Records in a dataset:
----------
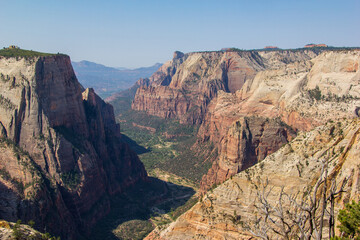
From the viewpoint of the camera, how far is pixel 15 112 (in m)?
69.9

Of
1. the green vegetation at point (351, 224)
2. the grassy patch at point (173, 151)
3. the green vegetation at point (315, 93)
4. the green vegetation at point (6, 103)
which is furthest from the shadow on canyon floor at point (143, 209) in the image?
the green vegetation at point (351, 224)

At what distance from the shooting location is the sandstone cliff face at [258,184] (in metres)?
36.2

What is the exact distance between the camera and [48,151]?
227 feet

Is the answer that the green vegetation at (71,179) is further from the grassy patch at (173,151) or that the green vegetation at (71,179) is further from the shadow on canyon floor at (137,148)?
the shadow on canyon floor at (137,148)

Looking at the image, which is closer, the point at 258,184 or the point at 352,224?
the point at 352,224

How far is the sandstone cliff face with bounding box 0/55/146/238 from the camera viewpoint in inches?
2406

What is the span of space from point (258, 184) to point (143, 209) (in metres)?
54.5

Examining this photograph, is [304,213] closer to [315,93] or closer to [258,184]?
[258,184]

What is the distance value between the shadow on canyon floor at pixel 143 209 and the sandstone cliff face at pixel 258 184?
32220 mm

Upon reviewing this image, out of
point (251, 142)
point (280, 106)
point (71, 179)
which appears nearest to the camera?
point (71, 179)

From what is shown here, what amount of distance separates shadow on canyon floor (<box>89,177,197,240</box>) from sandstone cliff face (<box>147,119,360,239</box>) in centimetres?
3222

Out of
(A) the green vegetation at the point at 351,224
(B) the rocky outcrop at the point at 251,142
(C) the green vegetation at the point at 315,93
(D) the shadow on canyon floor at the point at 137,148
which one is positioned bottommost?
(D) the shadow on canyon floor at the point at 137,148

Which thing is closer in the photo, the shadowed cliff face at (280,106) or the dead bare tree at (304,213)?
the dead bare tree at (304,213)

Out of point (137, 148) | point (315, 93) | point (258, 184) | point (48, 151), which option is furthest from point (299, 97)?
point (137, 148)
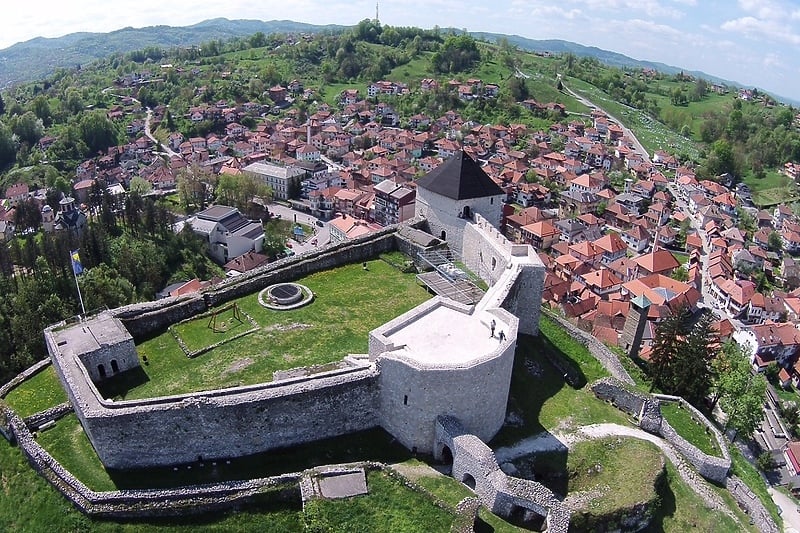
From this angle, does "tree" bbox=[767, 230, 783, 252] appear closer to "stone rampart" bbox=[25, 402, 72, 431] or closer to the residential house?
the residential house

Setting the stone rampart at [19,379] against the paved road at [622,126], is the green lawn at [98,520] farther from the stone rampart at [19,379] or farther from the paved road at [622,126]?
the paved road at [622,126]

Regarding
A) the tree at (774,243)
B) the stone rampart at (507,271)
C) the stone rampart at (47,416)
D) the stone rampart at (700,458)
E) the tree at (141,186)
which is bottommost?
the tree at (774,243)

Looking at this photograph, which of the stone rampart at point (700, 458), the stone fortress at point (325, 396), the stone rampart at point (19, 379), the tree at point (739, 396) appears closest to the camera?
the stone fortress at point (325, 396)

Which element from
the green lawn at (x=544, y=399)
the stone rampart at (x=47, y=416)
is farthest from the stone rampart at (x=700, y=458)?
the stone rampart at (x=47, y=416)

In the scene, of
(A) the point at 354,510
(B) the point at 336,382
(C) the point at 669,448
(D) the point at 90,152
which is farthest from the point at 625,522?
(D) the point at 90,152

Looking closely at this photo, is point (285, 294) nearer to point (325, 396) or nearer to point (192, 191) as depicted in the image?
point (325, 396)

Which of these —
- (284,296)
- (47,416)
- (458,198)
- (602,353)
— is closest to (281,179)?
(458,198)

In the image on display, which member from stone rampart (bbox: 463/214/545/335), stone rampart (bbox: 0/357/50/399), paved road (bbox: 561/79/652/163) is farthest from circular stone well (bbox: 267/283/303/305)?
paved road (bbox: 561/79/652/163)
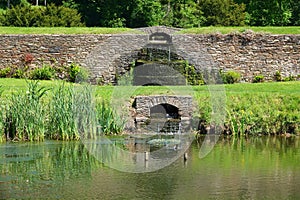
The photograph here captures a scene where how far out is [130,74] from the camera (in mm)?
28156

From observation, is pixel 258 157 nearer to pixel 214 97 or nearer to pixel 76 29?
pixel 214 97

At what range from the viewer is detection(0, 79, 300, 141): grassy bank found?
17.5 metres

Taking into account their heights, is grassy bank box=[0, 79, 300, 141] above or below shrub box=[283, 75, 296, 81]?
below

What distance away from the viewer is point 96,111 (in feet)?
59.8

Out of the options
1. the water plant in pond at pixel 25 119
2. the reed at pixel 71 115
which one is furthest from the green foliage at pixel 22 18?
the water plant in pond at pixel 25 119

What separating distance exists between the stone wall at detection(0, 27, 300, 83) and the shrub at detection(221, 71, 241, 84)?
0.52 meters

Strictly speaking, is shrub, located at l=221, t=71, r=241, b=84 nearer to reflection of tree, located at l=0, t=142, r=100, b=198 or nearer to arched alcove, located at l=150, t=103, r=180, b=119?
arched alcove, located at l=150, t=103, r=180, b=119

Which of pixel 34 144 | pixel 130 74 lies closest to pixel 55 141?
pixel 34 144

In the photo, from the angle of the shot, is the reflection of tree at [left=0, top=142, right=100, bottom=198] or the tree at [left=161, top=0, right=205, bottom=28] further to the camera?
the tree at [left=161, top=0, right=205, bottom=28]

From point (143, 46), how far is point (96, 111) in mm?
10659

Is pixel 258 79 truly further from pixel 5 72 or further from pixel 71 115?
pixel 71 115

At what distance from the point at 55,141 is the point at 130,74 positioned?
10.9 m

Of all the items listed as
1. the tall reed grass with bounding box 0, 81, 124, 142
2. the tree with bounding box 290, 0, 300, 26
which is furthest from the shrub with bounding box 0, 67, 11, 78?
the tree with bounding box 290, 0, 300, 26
----------
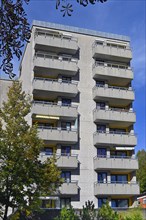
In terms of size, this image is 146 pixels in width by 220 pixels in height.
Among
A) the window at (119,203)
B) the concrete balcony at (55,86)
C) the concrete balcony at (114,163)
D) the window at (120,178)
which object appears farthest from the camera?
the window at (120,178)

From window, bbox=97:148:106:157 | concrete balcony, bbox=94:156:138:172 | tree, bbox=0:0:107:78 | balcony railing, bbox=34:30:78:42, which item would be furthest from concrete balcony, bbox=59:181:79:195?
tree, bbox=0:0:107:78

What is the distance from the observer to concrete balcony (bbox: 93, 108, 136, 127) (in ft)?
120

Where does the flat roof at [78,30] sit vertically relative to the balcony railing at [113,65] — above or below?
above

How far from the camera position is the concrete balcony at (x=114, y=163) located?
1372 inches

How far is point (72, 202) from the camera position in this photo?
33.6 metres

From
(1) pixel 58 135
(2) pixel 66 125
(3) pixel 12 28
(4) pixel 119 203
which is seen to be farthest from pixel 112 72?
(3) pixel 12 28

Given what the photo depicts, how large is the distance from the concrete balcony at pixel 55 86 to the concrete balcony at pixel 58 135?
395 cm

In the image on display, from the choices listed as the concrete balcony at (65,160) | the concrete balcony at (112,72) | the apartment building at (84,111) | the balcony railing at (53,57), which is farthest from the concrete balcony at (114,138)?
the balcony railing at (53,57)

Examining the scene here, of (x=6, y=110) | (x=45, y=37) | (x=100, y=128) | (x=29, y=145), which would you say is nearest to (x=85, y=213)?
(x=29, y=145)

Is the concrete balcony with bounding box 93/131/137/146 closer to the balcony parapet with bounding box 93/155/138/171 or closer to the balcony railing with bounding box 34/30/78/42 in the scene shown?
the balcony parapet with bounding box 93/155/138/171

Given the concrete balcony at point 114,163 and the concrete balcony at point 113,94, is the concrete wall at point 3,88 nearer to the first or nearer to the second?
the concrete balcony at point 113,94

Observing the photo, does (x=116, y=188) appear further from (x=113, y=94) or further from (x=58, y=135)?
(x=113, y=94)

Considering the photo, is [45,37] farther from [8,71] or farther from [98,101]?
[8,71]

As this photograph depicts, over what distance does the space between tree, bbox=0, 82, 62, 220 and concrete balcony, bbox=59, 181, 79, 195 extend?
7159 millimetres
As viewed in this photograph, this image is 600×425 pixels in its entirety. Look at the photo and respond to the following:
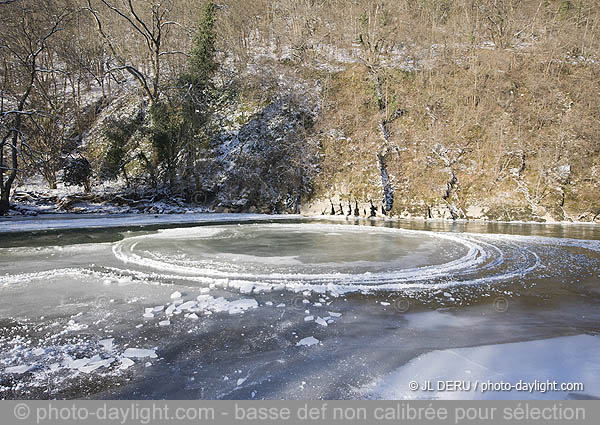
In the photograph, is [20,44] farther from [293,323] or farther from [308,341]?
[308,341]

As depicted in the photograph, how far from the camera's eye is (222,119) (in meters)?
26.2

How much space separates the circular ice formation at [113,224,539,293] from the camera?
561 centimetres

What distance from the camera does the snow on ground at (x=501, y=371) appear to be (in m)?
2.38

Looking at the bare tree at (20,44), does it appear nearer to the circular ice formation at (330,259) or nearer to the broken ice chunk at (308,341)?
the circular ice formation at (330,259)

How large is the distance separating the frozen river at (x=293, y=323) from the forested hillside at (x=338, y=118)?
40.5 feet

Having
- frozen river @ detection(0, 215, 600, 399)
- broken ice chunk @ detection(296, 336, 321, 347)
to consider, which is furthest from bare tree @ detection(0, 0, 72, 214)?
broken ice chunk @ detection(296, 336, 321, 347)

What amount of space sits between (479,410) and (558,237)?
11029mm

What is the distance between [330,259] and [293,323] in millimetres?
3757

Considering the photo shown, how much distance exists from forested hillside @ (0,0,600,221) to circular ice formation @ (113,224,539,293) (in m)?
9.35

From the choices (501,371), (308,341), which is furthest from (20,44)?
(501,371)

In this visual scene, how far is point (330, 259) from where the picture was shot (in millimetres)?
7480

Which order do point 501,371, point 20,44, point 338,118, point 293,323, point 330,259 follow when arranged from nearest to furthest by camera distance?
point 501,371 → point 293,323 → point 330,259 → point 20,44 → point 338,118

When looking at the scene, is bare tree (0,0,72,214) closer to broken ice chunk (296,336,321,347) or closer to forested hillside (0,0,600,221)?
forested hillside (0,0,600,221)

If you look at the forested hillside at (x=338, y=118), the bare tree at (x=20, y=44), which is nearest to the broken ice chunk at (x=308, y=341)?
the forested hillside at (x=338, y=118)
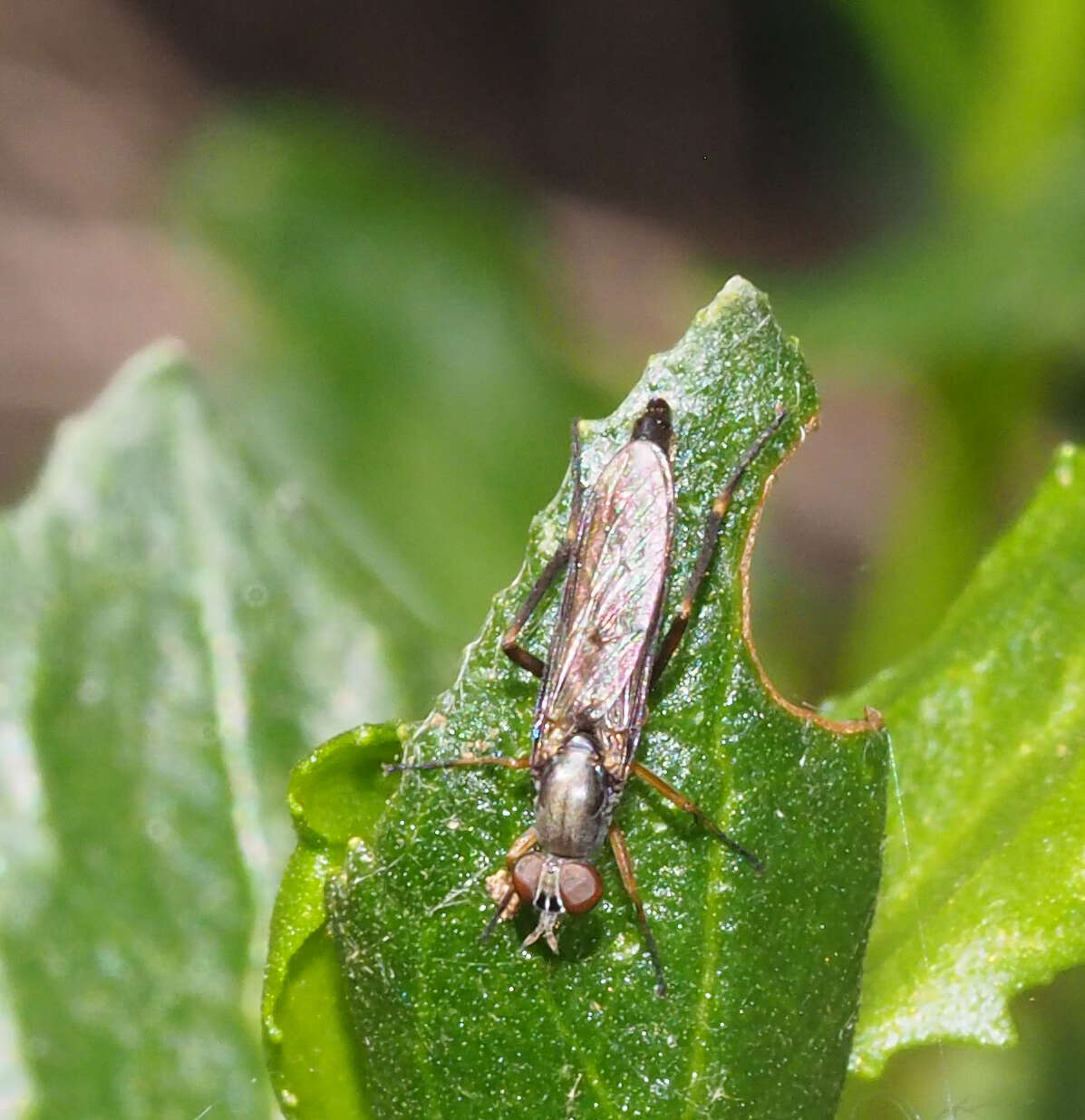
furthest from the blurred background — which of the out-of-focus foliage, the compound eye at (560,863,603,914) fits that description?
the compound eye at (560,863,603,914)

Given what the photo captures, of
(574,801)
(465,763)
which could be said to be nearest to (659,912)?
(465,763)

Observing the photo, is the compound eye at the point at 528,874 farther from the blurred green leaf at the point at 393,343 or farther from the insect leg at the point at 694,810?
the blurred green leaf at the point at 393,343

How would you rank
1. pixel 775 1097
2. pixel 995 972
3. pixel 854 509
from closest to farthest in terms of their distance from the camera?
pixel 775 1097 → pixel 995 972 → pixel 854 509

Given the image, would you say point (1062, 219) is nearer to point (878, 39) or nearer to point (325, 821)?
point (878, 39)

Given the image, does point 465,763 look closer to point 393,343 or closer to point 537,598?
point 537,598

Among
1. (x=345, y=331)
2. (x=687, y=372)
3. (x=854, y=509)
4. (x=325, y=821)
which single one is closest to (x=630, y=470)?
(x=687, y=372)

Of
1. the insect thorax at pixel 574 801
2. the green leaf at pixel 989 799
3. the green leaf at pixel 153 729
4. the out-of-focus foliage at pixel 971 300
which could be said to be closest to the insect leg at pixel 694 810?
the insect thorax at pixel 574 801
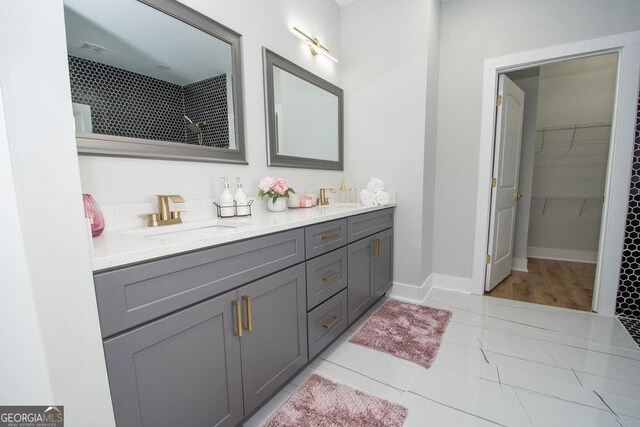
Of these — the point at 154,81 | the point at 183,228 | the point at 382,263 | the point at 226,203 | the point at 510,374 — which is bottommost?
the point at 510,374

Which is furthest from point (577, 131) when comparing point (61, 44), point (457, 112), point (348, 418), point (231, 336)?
----------
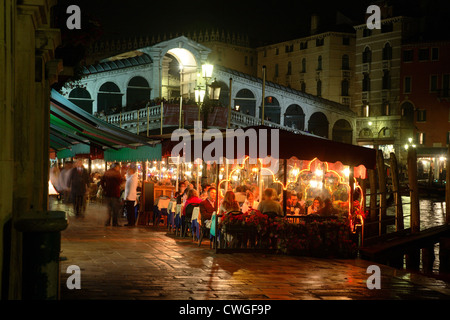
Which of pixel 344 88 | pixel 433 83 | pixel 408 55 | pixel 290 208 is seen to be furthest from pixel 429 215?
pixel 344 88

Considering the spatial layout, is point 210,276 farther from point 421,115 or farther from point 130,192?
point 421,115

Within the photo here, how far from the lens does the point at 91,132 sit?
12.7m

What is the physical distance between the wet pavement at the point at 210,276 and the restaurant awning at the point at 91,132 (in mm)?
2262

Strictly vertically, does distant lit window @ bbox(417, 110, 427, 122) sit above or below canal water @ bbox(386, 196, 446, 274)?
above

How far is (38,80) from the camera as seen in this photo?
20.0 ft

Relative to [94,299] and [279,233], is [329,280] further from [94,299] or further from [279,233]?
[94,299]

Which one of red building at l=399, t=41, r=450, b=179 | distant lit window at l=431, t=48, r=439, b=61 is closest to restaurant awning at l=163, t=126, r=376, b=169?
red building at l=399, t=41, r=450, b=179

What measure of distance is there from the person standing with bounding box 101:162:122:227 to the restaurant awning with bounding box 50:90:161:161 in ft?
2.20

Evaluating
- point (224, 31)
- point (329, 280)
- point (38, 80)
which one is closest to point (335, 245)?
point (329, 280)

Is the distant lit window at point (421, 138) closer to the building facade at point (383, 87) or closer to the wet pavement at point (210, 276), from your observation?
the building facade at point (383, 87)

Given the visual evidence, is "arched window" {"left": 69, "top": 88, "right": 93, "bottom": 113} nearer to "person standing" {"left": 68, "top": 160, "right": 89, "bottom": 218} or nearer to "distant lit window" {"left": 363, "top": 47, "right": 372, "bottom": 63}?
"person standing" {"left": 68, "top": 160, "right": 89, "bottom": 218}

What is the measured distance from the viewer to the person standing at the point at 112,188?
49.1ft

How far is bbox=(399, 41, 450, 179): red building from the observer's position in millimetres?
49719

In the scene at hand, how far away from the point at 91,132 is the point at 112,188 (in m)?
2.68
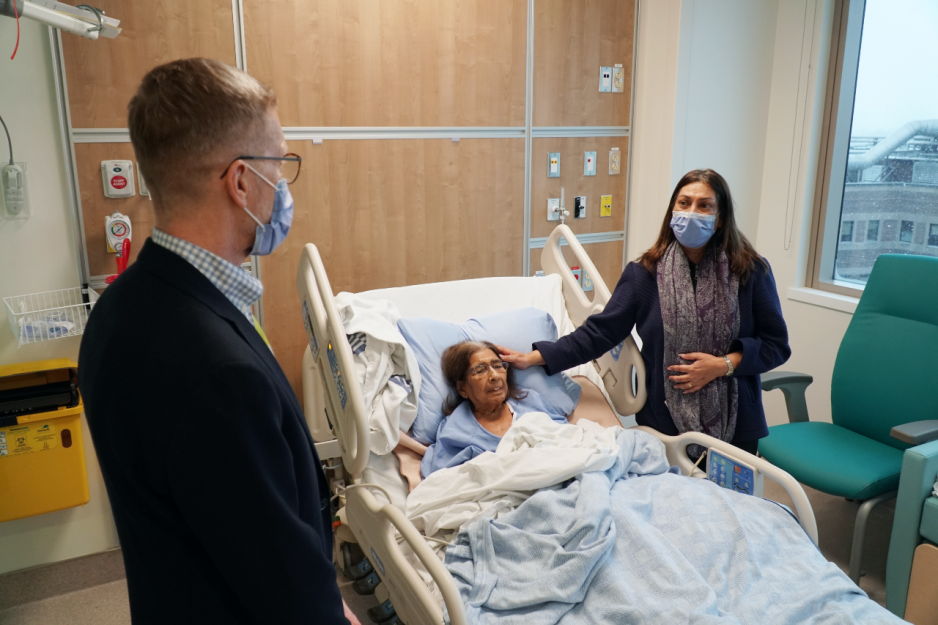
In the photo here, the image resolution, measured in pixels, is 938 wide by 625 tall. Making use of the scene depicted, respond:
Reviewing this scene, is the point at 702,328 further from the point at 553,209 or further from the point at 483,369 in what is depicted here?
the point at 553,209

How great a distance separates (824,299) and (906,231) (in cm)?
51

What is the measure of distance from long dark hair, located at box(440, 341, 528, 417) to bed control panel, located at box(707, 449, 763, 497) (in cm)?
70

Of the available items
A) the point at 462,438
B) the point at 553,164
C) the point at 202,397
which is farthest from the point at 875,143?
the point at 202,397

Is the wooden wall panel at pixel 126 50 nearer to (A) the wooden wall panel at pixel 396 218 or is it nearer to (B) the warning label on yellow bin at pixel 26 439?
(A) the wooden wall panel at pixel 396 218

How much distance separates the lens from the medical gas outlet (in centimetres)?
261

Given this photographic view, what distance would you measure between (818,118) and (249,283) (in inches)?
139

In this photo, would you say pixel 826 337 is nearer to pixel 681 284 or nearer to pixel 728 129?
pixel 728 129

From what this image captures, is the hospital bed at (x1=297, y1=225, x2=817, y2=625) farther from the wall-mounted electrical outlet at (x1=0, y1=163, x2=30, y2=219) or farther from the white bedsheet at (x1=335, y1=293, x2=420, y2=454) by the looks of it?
----------
**GOAL OF THE EXERCISE**: Locate each line of the listing above that contains the string "water" and copy every one of those lines in full.

**RESULT FOR THIS TASK**:
1. the water plant in pond at pixel 25 119
the water plant in pond at pixel 25 119
Strictly vertically, does distant lit window @ bbox(417, 110, 427, 122) sit above or below canal water @ bbox(386, 196, 446, 274)?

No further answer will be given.